Pelajaran dari Sejarah Kerja Sama Indonesia-Malaysia
Tan Sri Rais juga mengutip masa kepemimpinan Presiden Soeharto yang selalu mengapresiasi setiap bantuan, sekecil apapun. Contohnya, ketika negara bagian Johor memberi bantuan berupa beberapa bungkus beras dan kue saat Jakarta tertimpa musibah, Presiden Soeharto tetap mengucapkan terima kasih dengan tulus.

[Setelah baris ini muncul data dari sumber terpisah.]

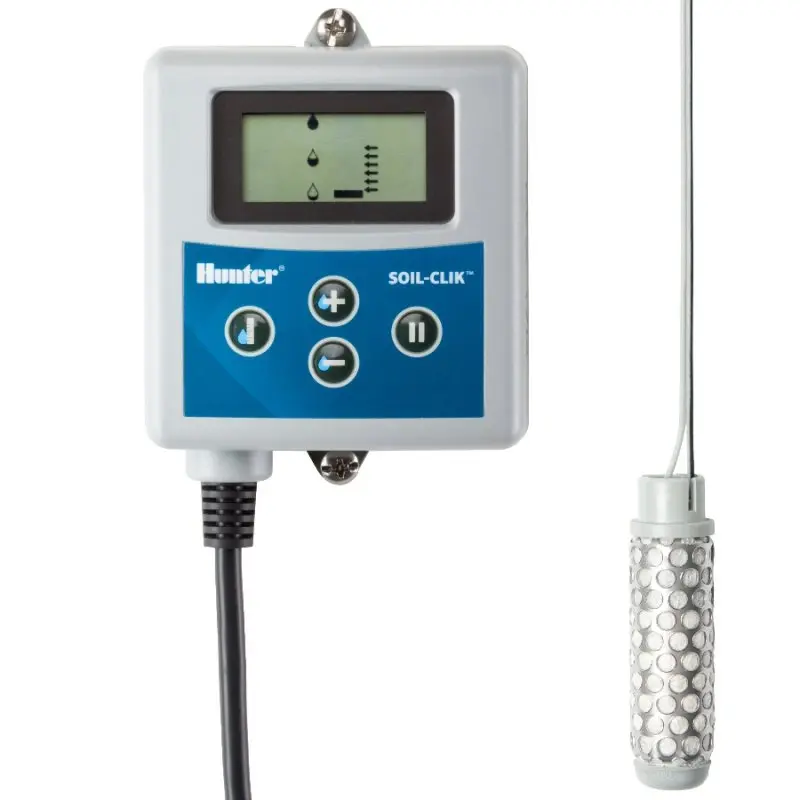 Hunter Soil Clik Bodenfeuchtesensor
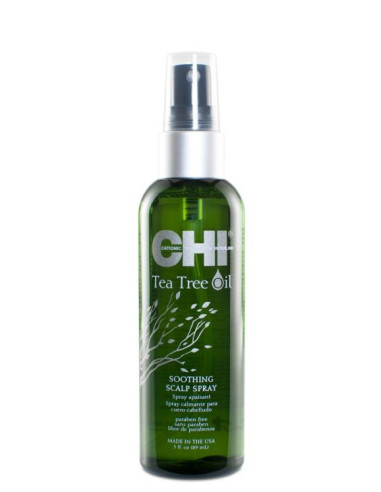 CHI TEA TREE OIL Teepuuöljy...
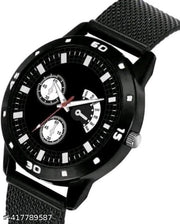 ANALOG WATCHES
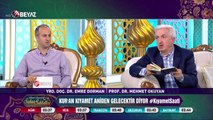 Mehmet Okuyan'la Sahur Sohbetleri 18 Haziran 2017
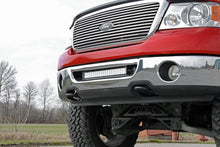 Load image into Gallery viewer, LED Light Mount | Bumper | 20" | Ford F-150 2WD/4WD (2006-2008)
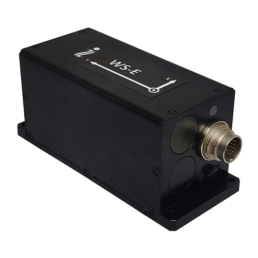 Inertial Labs WS-E Enhanced Wave Sensor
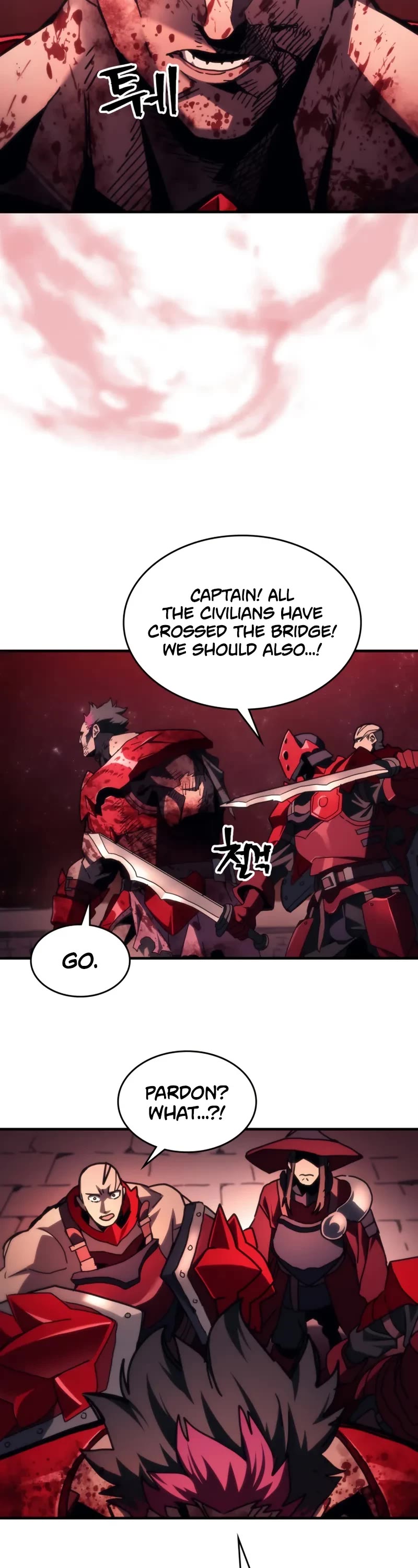 The Unbeatable Dungeon's Lazy Boss Monster chapter 83 page 27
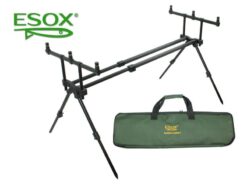 Stojan ESOX Rodpod Compact ESOX www.24k.sk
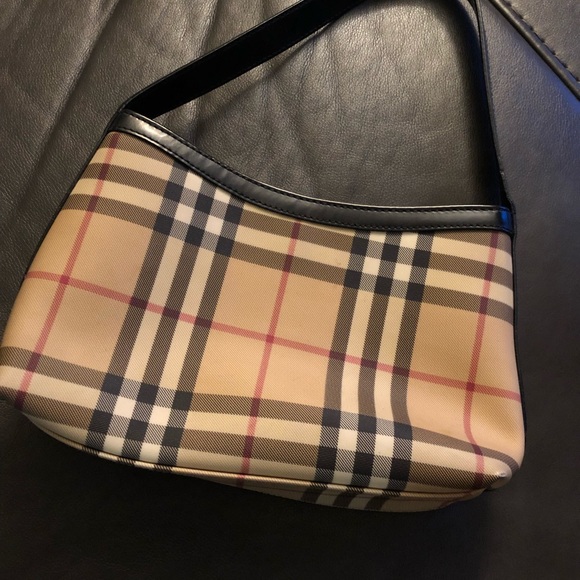 ❗️❗️❗️Authentic Burberry purse❗️❗️ - Picture 3 of 4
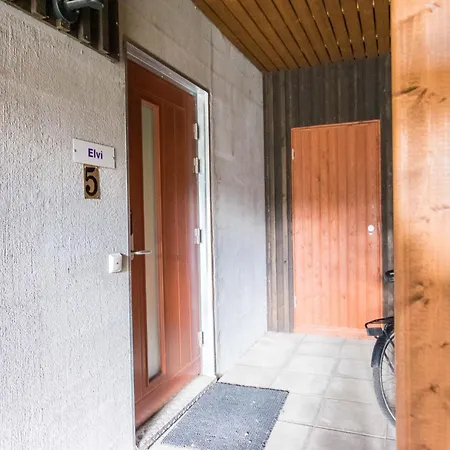Elvi By Interhome Loma-asunnot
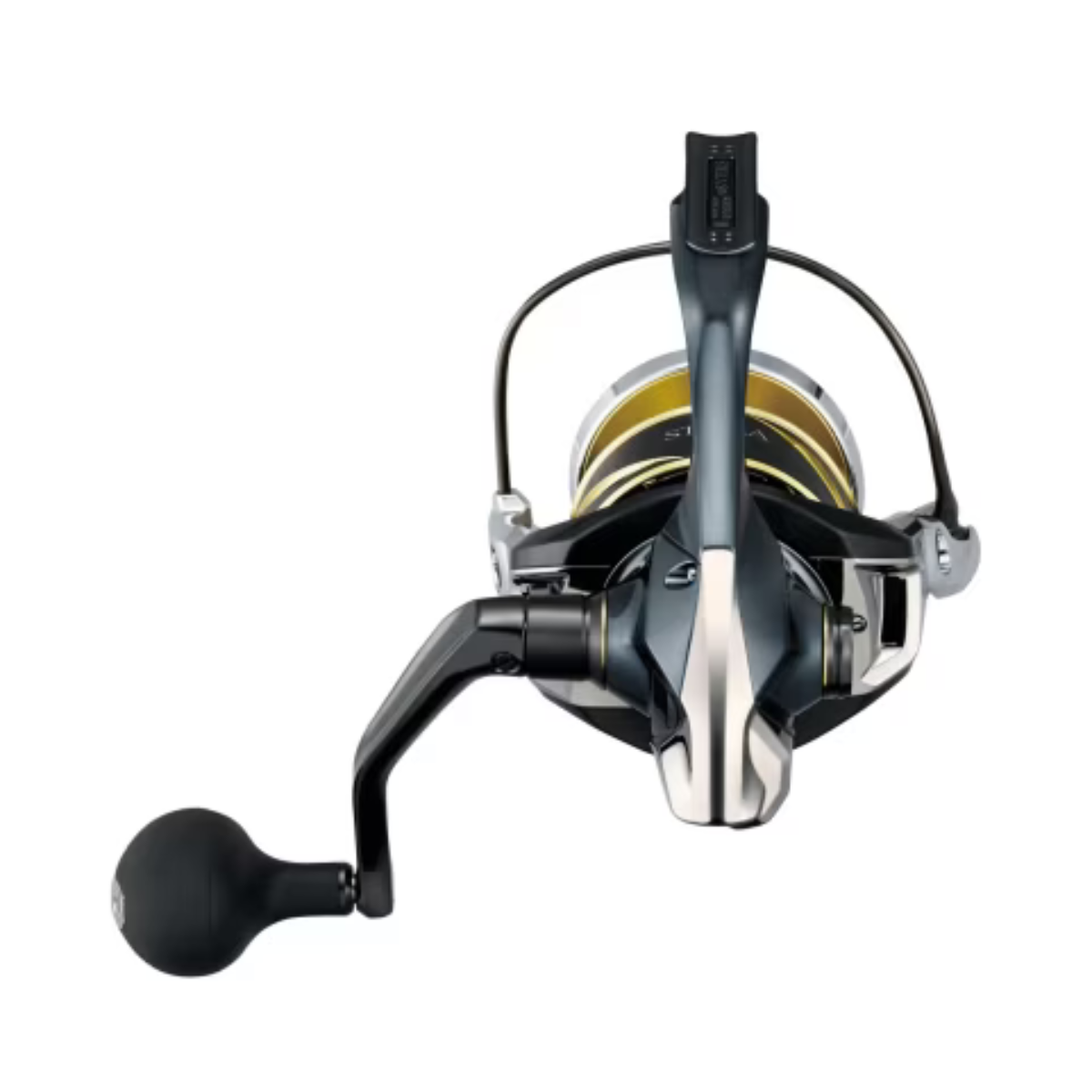 Molinete Shimano Stella SW 10000HG - Piovezan Pesca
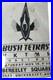 Original_Bush_Tetras_Berkeley_Square_1981_Concert_Poster_VKTMS_Quasi_Art_Punk_01_ize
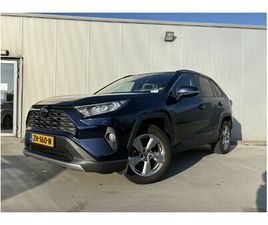 2.0 VVT-IE DYNAMIC HANDGESCHAKELD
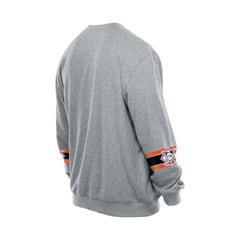 San Francisco Giants Sport Classics Sweatshirt - Gray | New Era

Ia menilai sikap mengucapkan terima kasih atas bantuan merupakan bagian dari nilai-nilai luhur yang harus dijaga. “Ketika orang memberi, kita harus bersyukur, dan jika orang mengalami penderitaan, kita harus ikut bersimpati,” tegasnya. Rais berharap nilai-nilai tersebut bisa kembali hidup sebagai pedoman dalam hubungan bilateral ke depan.
Bantuan Pemerintah Daerah untuk Korban Bencana di Sumatera Capai Rp 48 Miliar
Selain perhatian terhadap bantuan luar negeri, Mendagri Tito Karnavian juga mengungkapkan total bantuan dari pemerintah daerah untuk wilayah Sumatera mencapai Rp 48 miliar. Beberapa daerah yang ikut memberikan bantuan antara lain:
- Provinsi Kalimantan Timur menyalurkan Rp 500 juta.
- Jawa Barat menyalurkan bantuan sebesar Rp 7 miliar.
Tito menekankan keberhasilan penanganan bencana ini merupakan kerja sama berbagai pihak, baik dalam negeri maupun luar negeri, sehingga bantuan apapun harus diapresiasi dan disikapi dengan hormat.
Upaya Penanggulangan Bencana dan Bantuan dari Malaysia
Sejak hari-hari awal terbentuknya bencana di Aceh, pemerintah bergerak cepat menyalurkan bantuan dan koordinasi dengan berbagai mitra, termasuk Malaysia. Bantuan medis dan logistik yang datang dari Malaysia telah tiba di Bandara Sultan Iskandar Muda, Aceh Besar, dan langsung digunakan untuk kebutuhan warga terdampak banjir.
Situasi ini menunjukkan urgensi kerja sama lintas negara dalam menghadapi bencana dan pentingnya menjaga komunikasi yang positif di antara negara sahabat. Tito juga berkomitmen melanjutkan kolaborasi baik dengan semua pihak untuk membantu masyarakat Aceh pulih dari bencana.
Permintaan maaf Mendagri Tito Karnavian menjadi langkah penting dalam meredam ketegangan dan memperbaiki persepsi yang mungkin berkembang di masyarakat maupun antar pemerintah. Hal ini juga mengingatkan pentingnya kehati-hatian dalam memilih kata dalam komunikasi publik, terutama dalam konteks hubungan internasional.